Friday, March 09, 2012

Virtues of the formal economy: There are reasons for having taxes and regulations

The ideas of the ”mesh” economy and ”collaborative consumption” are to create services built on shared access and shared maintenance of goods. Lots of businesses are based on this: Hotels, rental cars, car sharing, and airlines… What’s new is how digitization, urban density and a tight economy makes it possible to share many more things: Tools, sports equipment, car rides, little chores like shopping or assembling IKEA furniture.

In a sense it is a very efficient market: if someone has idle capacity, it can be offered to others and used easily and quickly and with a minimum of regulatory hassle and paperwork. Wonderful!

However, there are a few dilemmas that arise as the exchange becomes less formal, and you start doing a lot of peer-to-peer exchange and bartering.

In many ways it's the good old moonlighting economy, but digitally enhanced – and the trouble with moonlighting is that you can’t collect taxes from it, and there’s no way to enforce society’s normal regulation.

So, if you believe in having a well functioning and adequately funded public sector, good roads, public healthcare and education – or if you believe in regulation to keep track of pollution and unsafe working conditions – or if you believe in trade unions to protect decent wages and blatant exploitation of those who are too weak to negotiate – well, then you might feel that a growing informal sector is undermining the rights that others have fought hard to ensure over the past century.

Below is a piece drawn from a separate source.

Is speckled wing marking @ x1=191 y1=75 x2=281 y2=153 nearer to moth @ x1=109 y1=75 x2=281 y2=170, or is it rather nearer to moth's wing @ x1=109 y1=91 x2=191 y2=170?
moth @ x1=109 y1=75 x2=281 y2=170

It’s a paradox that the mesh economy is seen as a way of strengthening local communities and building stronger social interaction – but at another level, you can argue that it short-circuits the building blocks of society as a whole.

I have no doubt that the current commercial system, and our current way of regulating business and interactions is too rigid and often counter productive. Mesh-style initiatives are needed to challenge and explore.

But going local shouldn’t mean ignoring your obligations to contribute to society at the greater level.